** Exercise goal **
Please change "capture point" to "camera position" everywhere in the listing below and write the listing out again with nothing else altered. Leave the pictures out.

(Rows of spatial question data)
------
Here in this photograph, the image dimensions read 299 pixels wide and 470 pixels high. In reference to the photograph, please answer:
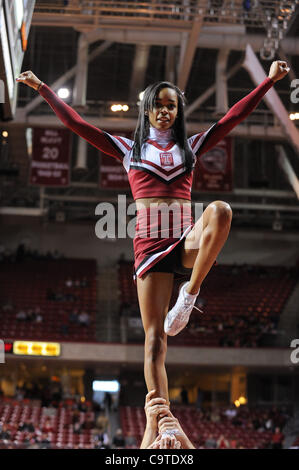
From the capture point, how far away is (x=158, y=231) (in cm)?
418

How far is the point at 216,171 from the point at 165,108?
13277 millimetres

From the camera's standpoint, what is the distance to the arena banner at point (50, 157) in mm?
17344

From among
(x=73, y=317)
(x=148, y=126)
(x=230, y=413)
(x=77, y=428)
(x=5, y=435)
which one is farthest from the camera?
(x=73, y=317)

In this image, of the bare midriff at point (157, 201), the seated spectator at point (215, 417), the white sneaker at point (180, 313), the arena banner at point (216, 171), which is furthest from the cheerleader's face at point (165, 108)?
the seated spectator at point (215, 417)

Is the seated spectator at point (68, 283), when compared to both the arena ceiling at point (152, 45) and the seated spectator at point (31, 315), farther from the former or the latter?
the arena ceiling at point (152, 45)

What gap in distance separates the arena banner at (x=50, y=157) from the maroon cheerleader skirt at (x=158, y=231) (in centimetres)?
1323

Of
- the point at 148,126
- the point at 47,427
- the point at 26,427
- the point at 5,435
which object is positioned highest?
the point at 47,427

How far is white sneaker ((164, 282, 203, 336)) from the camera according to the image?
3822mm

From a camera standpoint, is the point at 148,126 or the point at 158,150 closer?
the point at 158,150

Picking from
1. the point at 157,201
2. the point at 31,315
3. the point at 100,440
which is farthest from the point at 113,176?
the point at 157,201

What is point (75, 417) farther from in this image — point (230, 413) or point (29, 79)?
point (29, 79)

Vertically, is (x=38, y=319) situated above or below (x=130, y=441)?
above

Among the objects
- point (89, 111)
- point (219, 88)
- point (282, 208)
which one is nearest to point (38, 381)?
point (282, 208)

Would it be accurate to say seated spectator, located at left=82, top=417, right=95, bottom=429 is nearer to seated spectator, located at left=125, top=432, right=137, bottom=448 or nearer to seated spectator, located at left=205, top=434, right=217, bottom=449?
seated spectator, located at left=125, top=432, right=137, bottom=448
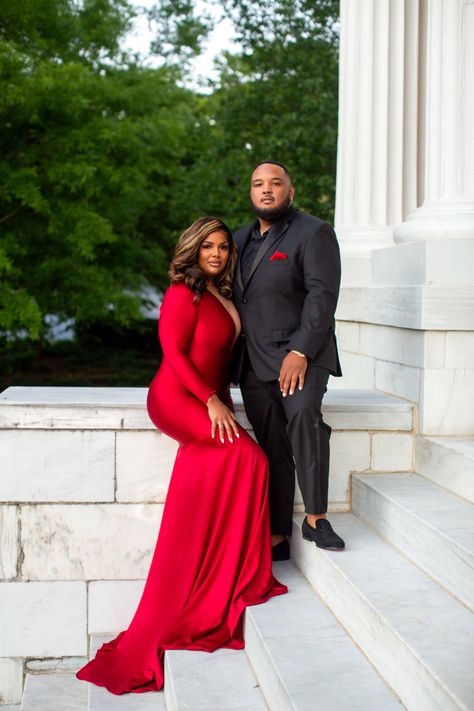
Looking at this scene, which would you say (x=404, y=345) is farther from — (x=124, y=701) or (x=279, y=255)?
(x=124, y=701)

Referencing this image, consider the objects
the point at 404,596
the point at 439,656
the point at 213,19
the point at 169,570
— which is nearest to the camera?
the point at 439,656

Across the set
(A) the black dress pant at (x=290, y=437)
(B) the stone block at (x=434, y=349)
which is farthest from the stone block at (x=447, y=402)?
(A) the black dress pant at (x=290, y=437)

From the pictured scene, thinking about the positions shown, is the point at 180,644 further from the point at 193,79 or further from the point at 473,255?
the point at 193,79

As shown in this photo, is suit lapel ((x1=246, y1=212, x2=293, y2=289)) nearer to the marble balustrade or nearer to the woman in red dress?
the woman in red dress

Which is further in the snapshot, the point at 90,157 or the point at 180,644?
the point at 90,157

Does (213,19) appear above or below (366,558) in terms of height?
above

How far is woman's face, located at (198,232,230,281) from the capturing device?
15.7ft

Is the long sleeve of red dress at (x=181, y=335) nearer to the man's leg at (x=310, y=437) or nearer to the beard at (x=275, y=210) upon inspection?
the man's leg at (x=310, y=437)

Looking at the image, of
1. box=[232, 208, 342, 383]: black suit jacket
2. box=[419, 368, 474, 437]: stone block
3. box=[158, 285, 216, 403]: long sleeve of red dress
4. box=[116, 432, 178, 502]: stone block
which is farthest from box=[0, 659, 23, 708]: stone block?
box=[419, 368, 474, 437]: stone block

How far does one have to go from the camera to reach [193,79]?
79.3 feet

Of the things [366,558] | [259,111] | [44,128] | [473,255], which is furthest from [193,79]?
[366,558]

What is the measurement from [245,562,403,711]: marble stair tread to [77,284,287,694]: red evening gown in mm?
206

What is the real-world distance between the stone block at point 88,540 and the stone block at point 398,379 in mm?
1741

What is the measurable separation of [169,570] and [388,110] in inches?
175
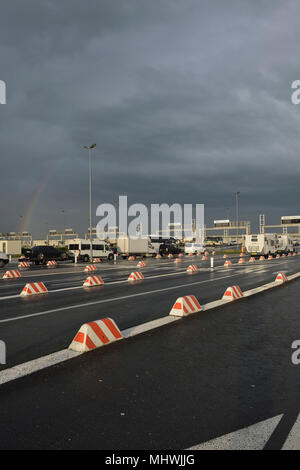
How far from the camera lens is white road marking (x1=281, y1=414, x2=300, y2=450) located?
3.02 m

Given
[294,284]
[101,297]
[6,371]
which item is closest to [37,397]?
[6,371]

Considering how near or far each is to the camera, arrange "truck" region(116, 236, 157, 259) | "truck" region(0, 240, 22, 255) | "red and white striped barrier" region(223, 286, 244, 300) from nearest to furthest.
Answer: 1. "red and white striped barrier" region(223, 286, 244, 300)
2. "truck" region(116, 236, 157, 259)
3. "truck" region(0, 240, 22, 255)

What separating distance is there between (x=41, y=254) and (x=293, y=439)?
30927 millimetres

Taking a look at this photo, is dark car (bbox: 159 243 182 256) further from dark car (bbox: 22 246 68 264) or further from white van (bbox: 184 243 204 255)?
dark car (bbox: 22 246 68 264)

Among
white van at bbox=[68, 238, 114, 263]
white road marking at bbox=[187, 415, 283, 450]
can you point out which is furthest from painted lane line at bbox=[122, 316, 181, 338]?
white van at bbox=[68, 238, 114, 263]

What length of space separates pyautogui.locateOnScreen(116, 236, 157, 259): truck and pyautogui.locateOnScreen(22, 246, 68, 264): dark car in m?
10.8

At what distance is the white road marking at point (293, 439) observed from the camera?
3.02 m

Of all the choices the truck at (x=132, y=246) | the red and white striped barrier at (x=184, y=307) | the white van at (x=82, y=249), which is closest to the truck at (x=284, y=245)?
the truck at (x=132, y=246)

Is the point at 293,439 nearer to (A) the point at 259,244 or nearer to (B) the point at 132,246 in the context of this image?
(A) the point at 259,244

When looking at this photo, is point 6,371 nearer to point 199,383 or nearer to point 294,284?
point 199,383

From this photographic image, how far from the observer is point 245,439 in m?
3.12

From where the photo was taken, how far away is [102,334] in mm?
6152

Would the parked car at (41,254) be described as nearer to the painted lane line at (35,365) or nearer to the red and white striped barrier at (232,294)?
the red and white striped barrier at (232,294)

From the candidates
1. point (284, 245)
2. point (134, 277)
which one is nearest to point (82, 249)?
point (134, 277)
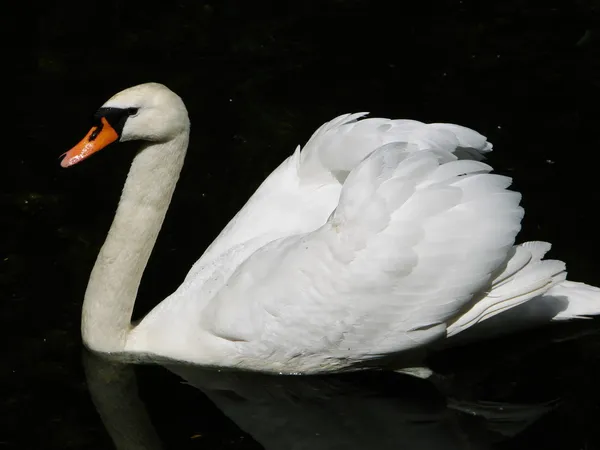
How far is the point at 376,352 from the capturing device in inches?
274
------
** Complete output **
Here in this photograph, the image dimensions read 299 pixels wide and 470 pixels high. In reference to the photograph, please answer:
From the camera position, how far away is (x=158, y=231) (in cm)?
418

How far is the point at 216,171 from the point at 165,108?
13277 millimetres

From the camera's standpoint, what is the distance to the arena banner at point (50, 157) in mm?
17344

From among
(x=73, y=317)
(x=148, y=126)
(x=230, y=413)
(x=77, y=428)
(x=5, y=435)
which one is farthest from the camera?
(x=73, y=317)

In this image, of the bare midriff at point (157, 201), the seated spectator at point (215, 417), the white sneaker at point (180, 313), the arena banner at point (216, 171), which is furthest from the cheerleader's face at point (165, 108)?
the seated spectator at point (215, 417)

Is the seated spectator at point (68, 283), when compared to both the arena ceiling at point (152, 45) and the seated spectator at point (31, 315), farther from the former or the latter?
the arena ceiling at point (152, 45)

What gap in distance separates the arena banner at (x=50, y=157) from the maroon cheerleader skirt at (x=158, y=231) (in centimetres)?
1323

Of
- the point at 148,126
- the point at 47,427
- the point at 26,427
- the point at 5,435
which object is positioned highest?
the point at 47,427

How far is white sneaker ((164, 282, 203, 336)) from the camera according to the image?
3822mm

From a camera standpoint, is the point at 148,126 or the point at 158,150 closer?
the point at 158,150

Picking from
1. the point at 157,201
2. the point at 31,315
3. the point at 100,440
which is farthest from the point at 113,176?
the point at 157,201

What is point (75, 417) farther from in this image — point (230, 413) or point (29, 79)?
point (29, 79)

Vertically, is (x=38, y=319) situated above or below (x=130, y=441)?
above

Among the objects
- point (89, 111)
- point (219, 88)
- point (282, 208)
which one is nearest to point (38, 381)?
point (282, 208)

Would it be accurate to say seated spectator, located at left=82, top=417, right=95, bottom=429 is nearer to seated spectator, located at left=125, top=432, right=137, bottom=448 or nearer to seated spectator, located at left=205, top=434, right=217, bottom=449?
seated spectator, located at left=125, top=432, right=137, bottom=448
Looking at this scene, which would you say (x=404, y=345) is farther from — (x=124, y=701) or (x=279, y=255)?
(x=124, y=701)

Referencing this image, consider the objects
the point at 404,596
the point at 439,656
the point at 213,19
the point at 169,570
— which is nearest to the camera?
the point at 439,656

Across the set
(A) the black dress pant at (x=290, y=437)
(B) the stone block at (x=434, y=349)
which is farthest from the stone block at (x=447, y=402)?
(A) the black dress pant at (x=290, y=437)

From the pictured scene, thinking about the positions shown, is the point at 180,644 further from the point at 193,79 or further from the point at 473,255?
the point at 193,79

As shown in this photo, is suit lapel ((x1=246, y1=212, x2=293, y2=289)) nearer to the marble balustrade or nearer to the woman in red dress?
the woman in red dress

Which is further in the snapshot, the point at 90,157 or the point at 180,644?
the point at 90,157

Does (213,19) appear above or below (366,558) in terms of height?
above

How far is woman's face, located at (198,232,230,281) from the capturing device?
15.7ft

Is the long sleeve of red dress at (x=181, y=335) nearer to the man's leg at (x=310, y=437) or nearer to the beard at (x=275, y=210) upon inspection?
the man's leg at (x=310, y=437)

Looking at the image, of
1. box=[232, 208, 342, 383]: black suit jacket
2. box=[419, 368, 474, 437]: stone block
3. box=[158, 285, 216, 403]: long sleeve of red dress
4. box=[116, 432, 178, 502]: stone block
which is farthest from box=[0, 659, 23, 708]: stone block?
box=[419, 368, 474, 437]: stone block

How far does one have to go from the camera to reach [193,79]?
79.3 feet

Of the things [366,558] | [259,111] | [44,128] | [473,255], which is furthest from [193,79]?
[366,558]

What is the measurement from [245,562,403,711]: marble stair tread to [77,284,287,694]: red evening gown in mm?
206

What is the real-world distance between the stone block at point 88,540 and the stone block at point 398,379 in mm?
1741

What is the measurable separation of [169,570] and [388,110] in inches?
175
How far from the camera lens is white road marking (x1=281, y1=414, x2=300, y2=450) located?
3.02 m

Given
[294,284]
[101,297]
[6,371]
which item is closest to [37,397]?
[6,371]

Considering how near or far each is to the camera, arrange "truck" region(116, 236, 157, 259) | "truck" region(0, 240, 22, 255) | "red and white striped barrier" region(223, 286, 244, 300) from nearest to furthest.
Answer: 1. "red and white striped barrier" region(223, 286, 244, 300)
2. "truck" region(116, 236, 157, 259)
3. "truck" region(0, 240, 22, 255)

What separating distance is there between (x=41, y=254) and (x=293, y=439)?
30927 millimetres

Taking a look at this photo, is dark car (bbox: 159 243 182 256) further from dark car (bbox: 22 246 68 264) or further from white van (bbox: 184 243 204 255)?
dark car (bbox: 22 246 68 264)

Among
white van at bbox=[68, 238, 114, 263]
white road marking at bbox=[187, 415, 283, 450]
can you point out which is furthest from painted lane line at bbox=[122, 316, 181, 338]?
white van at bbox=[68, 238, 114, 263]

What length of space separates pyautogui.locateOnScreen(116, 236, 157, 259): truck and pyautogui.locateOnScreen(22, 246, 68, 264): dark car in m?
10.8

At what distance is the white road marking at point (293, 439) observed from the camera?
3.02 m

Of all the choices the truck at (x=132, y=246) | the red and white striped barrier at (x=184, y=307) | the white van at (x=82, y=249), which is closest to the truck at (x=284, y=245)?
the truck at (x=132, y=246)

Is the point at 293,439 nearer to (A) the point at 259,244 or nearer to (B) the point at 132,246 in the context of this image?
(A) the point at 259,244

When looking at this photo, is point 6,371 nearer to point 199,383 or nearer to point 294,284?
point 199,383

From this photographic image, how far from the observer is point 245,439 in m?
3.12

From where the photo was taken, how far away is [102,334] in mm?
6152

Would the parked car at (41,254) be described as nearer to the painted lane line at (35,365) or nearer to the red and white striped barrier at (232,294)?
the red and white striped barrier at (232,294)

From the candidates
1. point (284, 245)
2. point (134, 277)
which one is nearest to point (82, 249)?
point (134, 277)
How far is the point at 376,352 from the capturing device in inches?
274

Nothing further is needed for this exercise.